_Short task_
Please output the records below in full, exactly as given, but without the images.

Spatial question records:
☆ ☆ ☆ ☆
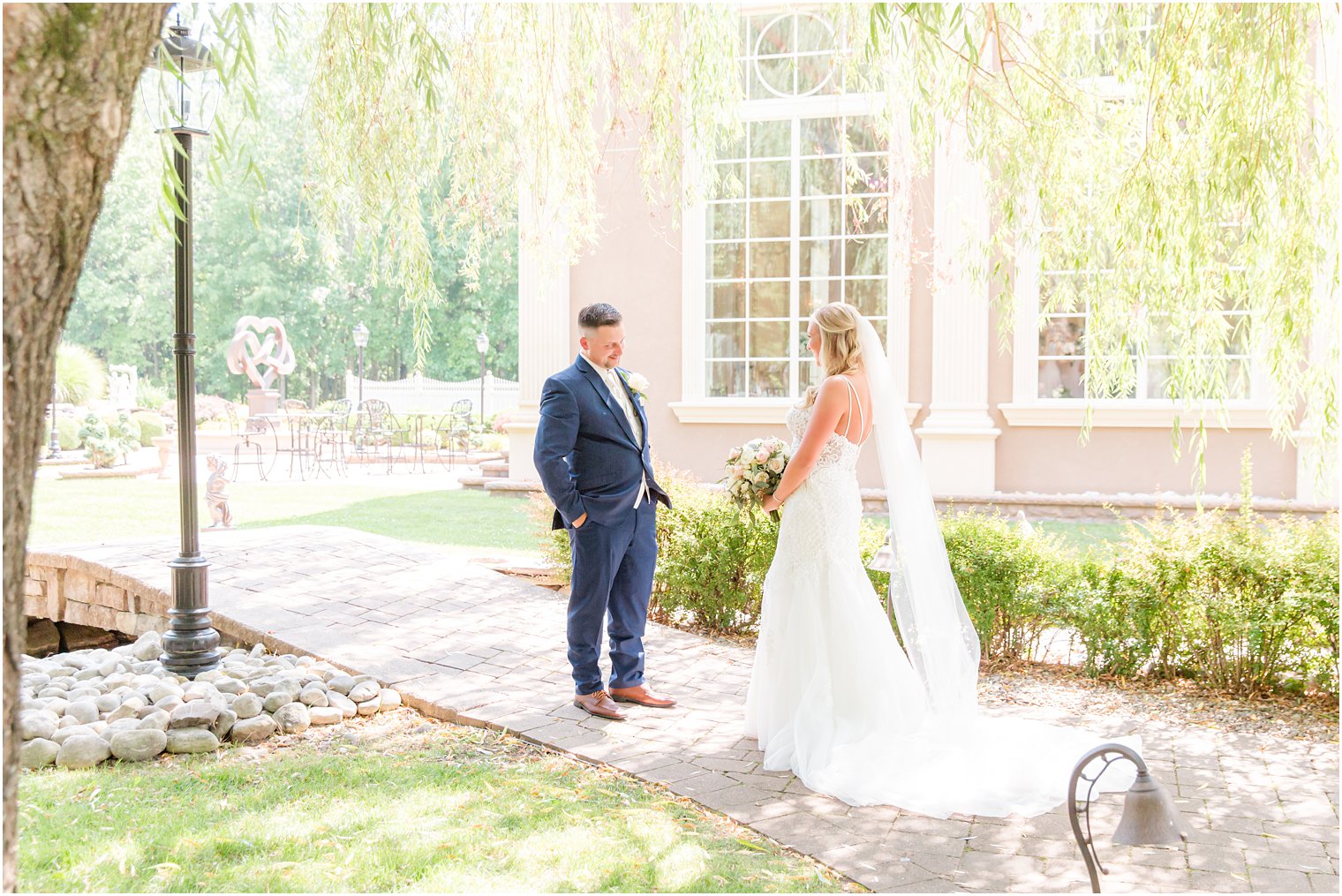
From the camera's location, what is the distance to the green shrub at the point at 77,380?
2384 cm

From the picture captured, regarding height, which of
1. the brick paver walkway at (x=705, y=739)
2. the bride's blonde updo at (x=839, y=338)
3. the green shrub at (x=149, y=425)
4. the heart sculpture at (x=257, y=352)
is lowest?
the brick paver walkway at (x=705, y=739)

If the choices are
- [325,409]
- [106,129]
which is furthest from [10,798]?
[325,409]

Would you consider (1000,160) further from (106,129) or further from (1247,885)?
(106,129)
☆ ☆ ☆ ☆
_Task response_
From the camera's location, what is the distance to the green shrub at the point at 77,380?
2384 cm

From the picture captured, regarding height, which of
1. the brick paver walkway at (x=705, y=739)
2. the bride's blonde updo at (x=839, y=338)
3. the green shrub at (x=149, y=425)
4. the heart sculpture at (x=257, y=352)
is lowest?
the brick paver walkway at (x=705, y=739)

If the choices are
- [325,409]
- [106,129]
which is furthest from [10,798]?
[325,409]

Would you consider (1000,160) further from (106,129) or further from (1247,885)?
(106,129)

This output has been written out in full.